I graduated from Atlantic Christian College on a Sunday and was at work on Tuesday morning, learning how to do food pages from a very pregnant Katy King, whose job I took.
It was Hal Tarleton (managing editor was his title then, I think) who told me about the job. Hal had taught a journalism class at AC, and I was in it. He remembered me when the job came open and called to see if I was interested. It's amazing how a decision as innocent as taking a single journalism class led to my newspaper career.
I was so very nervous on my first day on the job. But my boss, Ginny Stoecklein, and I quickly became friends, although I am younger than her children. My main jobs back then were typing weddings, doing food pages and writing feature stories. Ginny also taught me how to do layout, which wasn't much different than how I had done it as editor of The Collegiate at Atlantic Christian College.

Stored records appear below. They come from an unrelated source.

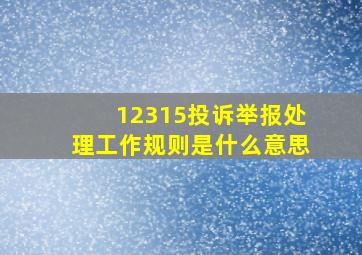 12315投诉举报处理工作规则是什么意思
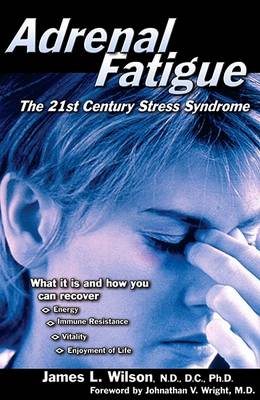 Adrenal Fatigue: The 21st Century Stress Syndrome (Paperback)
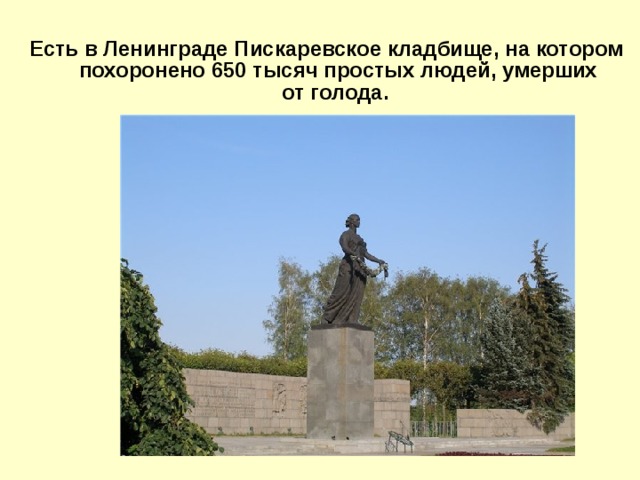 Есть в Ленинграде Пискаревское кладбище, на котором похоронено 650 тысяч простых людей, умерших от голода.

Over the years, my job has evolved. When Ginny retired in 1988, I was named Lifestyle editor, and a new chapter started. Now, in addition to my duties in the Life department, I also do copy editing in the newsroom.
I have made so many wonderful friends in my years here in departments from one end of the building to the next. My co-workers went to my wedding, visited me in the hospital when my children were born, came to my house for dinner, invited me to their house for dinner, came in large numbers to grieve with me at my father's funeral.
They are true friends who share my life 40 hours a week and then some.
We have laughed together, and we have cried together. We've shared cakes at birthday parties, wedding showers and baby showers. We have rejoiced in long-awaited births or engagements, and we have mourned the loss of loved ones from sickness and even murder.
In the past 25 years, I've become identified not only as Robert's mom or Anna's mom or Reggie's wife, but as "that lady from the newspaper." My job has become very much a part of who I am and how people remember me.
This job has also given me the opportunity to meet so many people and the privilege of telling their story in the pages of our newspaper. I've told sad stories of people dying from incurable diseases and happy stories of people who have done good things with their lives. And I've had the pure joy of sharing some of my favorite recipes with readers, who are all the time telling me they tried my recipe in Wednesday's paper, and the family loved it! It makes me so happy when I hear things like that.
The Wilson Times has been through many changes in the 25 years I've been here. We've kept up with our industry as technology changed, but we've managed to maintain our hometown newspaper theme through all of those changes. I'm proud to have been part of that these last 25 years. Proud to tell our readers when babies were born, when someone was engaged, went to the prom, won a national recipe contest, was healed after a frightful illness, survived a storm, created a prize-winning piece of art, gave a piano recital, met someone famous, triumphed over adversity. Proud to be a journalist and a staff member at The Wilson Times.